## SHORT PROBLEM
Show each line of the entries below that contains the string "region". Treat the match as case-sensitive.

★ ★ ★ ★

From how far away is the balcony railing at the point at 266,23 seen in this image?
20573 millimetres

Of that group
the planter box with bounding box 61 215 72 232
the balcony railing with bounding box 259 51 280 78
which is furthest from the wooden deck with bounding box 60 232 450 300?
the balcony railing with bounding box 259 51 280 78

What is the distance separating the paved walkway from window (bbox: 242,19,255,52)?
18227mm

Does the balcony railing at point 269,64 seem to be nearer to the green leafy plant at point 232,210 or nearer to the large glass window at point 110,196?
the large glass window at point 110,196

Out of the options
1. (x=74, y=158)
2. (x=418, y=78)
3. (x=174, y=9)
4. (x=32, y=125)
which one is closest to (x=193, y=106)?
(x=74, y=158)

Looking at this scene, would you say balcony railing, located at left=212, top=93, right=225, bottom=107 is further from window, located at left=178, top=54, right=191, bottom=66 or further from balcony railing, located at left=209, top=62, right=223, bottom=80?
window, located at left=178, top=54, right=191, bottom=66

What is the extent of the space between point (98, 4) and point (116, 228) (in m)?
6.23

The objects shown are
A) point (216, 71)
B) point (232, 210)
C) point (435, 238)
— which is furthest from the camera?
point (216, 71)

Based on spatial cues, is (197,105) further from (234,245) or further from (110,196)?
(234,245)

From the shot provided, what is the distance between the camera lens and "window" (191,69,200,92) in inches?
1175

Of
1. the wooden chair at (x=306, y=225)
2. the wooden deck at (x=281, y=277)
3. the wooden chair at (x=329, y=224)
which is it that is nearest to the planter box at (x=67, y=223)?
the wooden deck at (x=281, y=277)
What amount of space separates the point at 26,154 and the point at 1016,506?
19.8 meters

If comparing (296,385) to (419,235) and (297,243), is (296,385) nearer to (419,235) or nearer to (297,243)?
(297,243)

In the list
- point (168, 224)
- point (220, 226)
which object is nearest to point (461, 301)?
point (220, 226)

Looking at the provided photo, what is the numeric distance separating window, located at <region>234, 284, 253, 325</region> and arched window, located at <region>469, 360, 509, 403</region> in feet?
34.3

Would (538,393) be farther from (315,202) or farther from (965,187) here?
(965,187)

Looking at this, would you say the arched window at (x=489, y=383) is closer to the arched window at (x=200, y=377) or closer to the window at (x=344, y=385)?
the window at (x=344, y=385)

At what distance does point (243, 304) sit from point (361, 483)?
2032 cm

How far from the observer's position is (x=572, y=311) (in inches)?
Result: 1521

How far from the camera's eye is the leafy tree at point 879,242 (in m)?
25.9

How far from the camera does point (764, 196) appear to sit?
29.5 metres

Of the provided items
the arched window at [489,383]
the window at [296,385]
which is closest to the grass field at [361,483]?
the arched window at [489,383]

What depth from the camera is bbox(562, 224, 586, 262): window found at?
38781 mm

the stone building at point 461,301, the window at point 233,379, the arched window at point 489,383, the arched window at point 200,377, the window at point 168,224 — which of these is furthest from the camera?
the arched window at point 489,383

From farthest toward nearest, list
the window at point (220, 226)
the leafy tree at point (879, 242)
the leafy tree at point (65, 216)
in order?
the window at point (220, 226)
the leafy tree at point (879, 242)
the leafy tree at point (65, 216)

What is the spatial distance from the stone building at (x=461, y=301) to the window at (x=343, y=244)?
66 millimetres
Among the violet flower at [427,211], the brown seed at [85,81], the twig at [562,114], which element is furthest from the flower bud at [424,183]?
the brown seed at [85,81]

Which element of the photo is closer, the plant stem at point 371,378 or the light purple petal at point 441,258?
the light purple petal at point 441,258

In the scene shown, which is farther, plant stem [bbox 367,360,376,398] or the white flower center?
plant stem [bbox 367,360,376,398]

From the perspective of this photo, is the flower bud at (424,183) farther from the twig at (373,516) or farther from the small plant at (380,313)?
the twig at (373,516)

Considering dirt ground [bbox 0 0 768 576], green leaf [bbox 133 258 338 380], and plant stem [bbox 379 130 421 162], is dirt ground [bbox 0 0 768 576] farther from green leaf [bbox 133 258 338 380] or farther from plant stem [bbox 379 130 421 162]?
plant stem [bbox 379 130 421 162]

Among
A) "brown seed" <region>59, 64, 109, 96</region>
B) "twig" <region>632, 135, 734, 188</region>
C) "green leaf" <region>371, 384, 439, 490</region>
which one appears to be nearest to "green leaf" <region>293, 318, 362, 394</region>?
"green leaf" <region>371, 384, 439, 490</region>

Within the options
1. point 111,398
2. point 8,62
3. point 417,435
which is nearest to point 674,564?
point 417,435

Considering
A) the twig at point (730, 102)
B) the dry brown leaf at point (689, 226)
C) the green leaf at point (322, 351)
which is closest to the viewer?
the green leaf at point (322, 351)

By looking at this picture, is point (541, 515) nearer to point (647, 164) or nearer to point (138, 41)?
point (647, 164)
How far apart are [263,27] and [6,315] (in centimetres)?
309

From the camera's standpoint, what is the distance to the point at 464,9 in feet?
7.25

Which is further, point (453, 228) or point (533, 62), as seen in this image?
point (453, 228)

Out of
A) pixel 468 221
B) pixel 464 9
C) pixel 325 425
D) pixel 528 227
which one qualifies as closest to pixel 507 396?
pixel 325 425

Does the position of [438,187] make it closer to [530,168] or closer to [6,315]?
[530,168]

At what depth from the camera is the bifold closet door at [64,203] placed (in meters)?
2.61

★ ★ ★ ★

## RESPONSE TO THE TASK
Looking at the provided photo, what is the numeric distance separating window, located at <region>234, 284, 253, 325</region> and arched window, located at <region>469, 360, 509, 403</region> in feet?
A) "brown seed" <region>59, 64, 109, 96</region>
B) "twig" <region>632, 135, 734, 188</region>
C) "green leaf" <region>371, 384, 439, 490</region>
which one appears to be nearest to "green leaf" <region>293, 318, 362, 394</region>?
"green leaf" <region>371, 384, 439, 490</region>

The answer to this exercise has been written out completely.